This is one of the key titles on Fulci's filmography that helped turn him into a cult director during the early days of home video. Like most of the director's other works, it drags at times (particularly around the midway point), some scenes work better than others and there are about 1001 zoom shots into eyeballs, but it's also atmospheric, gloomy and gory. Nicely shot by Sergio Salvati (who shot all of the director's films around this time), this also boasts an excellent score from Fabio Frizzi and a more straightforward and less confusing story line (co-written by Dardano Sacchetti) than some of Fulci's other efforts.








Italian horror / exploitation fans should recognize much of this cast. Aside from those already mentioned, small roles are also played by future director Michele Soavi, Fulci regular Daniela Doria (who almost always gets the best death scene in these things), Venantino Venantini, Luciano Rossi, Robert Sampson and Fulci himself as a pathologist. Giovanni Lombardo Radice (aka “John Morghen”) has a memorable bit as the slow-witted town outcast whose girlfriend is an inflatable doll and who may or not be a sex predator. He also meets a memorable demise when the father of one of his supposed victims pushes a huge electric drill through his head (an excellent effect). American porn actor Michael Gaunt also turns up playing a gravedigger in one scene alongside Percy Pirkanen of Cannibal Holocaust fame.

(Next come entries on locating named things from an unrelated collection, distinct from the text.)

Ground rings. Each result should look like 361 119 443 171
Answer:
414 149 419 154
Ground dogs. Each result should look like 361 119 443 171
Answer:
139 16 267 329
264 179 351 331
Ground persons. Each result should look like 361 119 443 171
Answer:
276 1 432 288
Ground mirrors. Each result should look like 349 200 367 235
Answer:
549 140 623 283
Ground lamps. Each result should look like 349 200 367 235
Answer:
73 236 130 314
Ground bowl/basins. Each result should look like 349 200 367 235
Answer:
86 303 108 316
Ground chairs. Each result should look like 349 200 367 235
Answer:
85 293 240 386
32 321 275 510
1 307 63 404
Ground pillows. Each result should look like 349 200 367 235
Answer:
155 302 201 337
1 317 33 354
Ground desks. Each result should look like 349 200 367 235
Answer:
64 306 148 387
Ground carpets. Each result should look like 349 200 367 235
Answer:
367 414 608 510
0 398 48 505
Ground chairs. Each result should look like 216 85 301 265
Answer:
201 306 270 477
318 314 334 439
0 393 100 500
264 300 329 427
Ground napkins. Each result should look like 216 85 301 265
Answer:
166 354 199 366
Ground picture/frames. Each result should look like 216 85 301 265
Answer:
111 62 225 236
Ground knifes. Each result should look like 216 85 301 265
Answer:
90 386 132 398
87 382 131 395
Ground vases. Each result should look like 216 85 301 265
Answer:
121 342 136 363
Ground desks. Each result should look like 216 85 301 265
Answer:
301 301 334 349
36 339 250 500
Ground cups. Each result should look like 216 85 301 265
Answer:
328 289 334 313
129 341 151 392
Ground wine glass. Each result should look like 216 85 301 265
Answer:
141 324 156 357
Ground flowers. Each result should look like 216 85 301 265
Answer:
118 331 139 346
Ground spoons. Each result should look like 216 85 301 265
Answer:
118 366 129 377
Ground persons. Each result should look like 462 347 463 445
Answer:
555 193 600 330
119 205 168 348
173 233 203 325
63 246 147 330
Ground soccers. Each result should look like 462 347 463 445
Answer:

Here in America, this was picked up by Motion Picture Marketing, who wanted to release it as Twilight of the Dead with ad art copying Romero's DAWN OF THE DEAD (1978) until they were served a cease and desist order. It was then re-titled The Gates of Hell, great new posters were made and it played theaters unrated and uncut in 1983. On home video, it was issued the following year by Paragon, also unrated and under the same title. Later VHS, DVD and BR releases (from Anchor Bay, Arrow, Blue Underground, etc.) used the City of the Living Dead title. The full running time of the uncut version is 93 minutes, though some countries (like Australia) received a shorter cut missing some of the gore.